There are some other things that have come to mind, so here they are too.
For keeping tidy - bins! Lots of bins everywhere. I have mini bins on the kitchen worktop and hang a bin bag off the corner of a drawer when prepping food, so the rubbish goes straight in to that.
Not that there is always much rubbish. You can clean new carrots and new potatoes with one of those green scouring pads you use for scrubbing pans - preferably one kept for the purpose.
I also use big plastic tubs - sold as garden tubs or horse feed tubs - for carting stuff from A-B. They can be kicked along the floor easily, or nudged with my stick. They are more stable than washing baskets but serve this purpose, as well as doing things like carting parcels from the postman/Amazon delivery bloke.
To have small items about my person, I use a waist pack/waist belt. I also use this when I go shopping, I put my debit card, cash and any other cards I think I may need in to this. My favourite pack has a pocket for a water bottle and is bright green, so keeps me visible on the trike.
A word about my trike. I can still cycle and do so regularly for knee health, he is without question, my favourite possession and the only inanimate thing that I can say that I truly love. I wish more people would consider using a trike rather than a mobility scooter. I often see scooters laden with shopping and bags threatening to fall off at the next set of pelican crossing bumps.

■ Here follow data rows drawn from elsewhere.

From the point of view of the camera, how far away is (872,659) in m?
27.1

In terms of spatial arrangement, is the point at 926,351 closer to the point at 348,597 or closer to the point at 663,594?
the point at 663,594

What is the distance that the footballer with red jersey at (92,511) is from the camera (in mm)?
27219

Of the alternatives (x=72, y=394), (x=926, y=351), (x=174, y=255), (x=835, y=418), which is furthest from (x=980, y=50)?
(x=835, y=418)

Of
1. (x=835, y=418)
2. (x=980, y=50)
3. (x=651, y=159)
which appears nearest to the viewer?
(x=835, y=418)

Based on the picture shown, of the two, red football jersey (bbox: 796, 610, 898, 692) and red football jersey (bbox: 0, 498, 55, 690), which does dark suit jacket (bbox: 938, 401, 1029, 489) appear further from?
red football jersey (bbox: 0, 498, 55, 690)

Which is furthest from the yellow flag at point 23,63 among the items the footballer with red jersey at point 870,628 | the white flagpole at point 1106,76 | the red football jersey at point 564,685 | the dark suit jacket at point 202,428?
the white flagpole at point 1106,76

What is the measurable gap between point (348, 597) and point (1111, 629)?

I have a deep box on the trike's luggage rack and karabiner clips attached to the springs of my saddle so that bags piled in the box won't fall off.
My other tip is for getting stuff up and down stairs safely. I have a cross bodied handbag that transports a lot of little things, up to the size of a magazine or book. For other items I often pop them in one of my backpacks. My stairs are a trial so I like to keep both hands free to haul myself up them and the backpack enables this.
A backpack always comes shopping with me too, to hold my jacket if I get warm. It also holds light, bulky items like bags of kale, multipacks of crisps, boxes of cereal, loaves of bread, boxes of tissues, etc coming home (and my empty reusable shopping bags on the outward journey).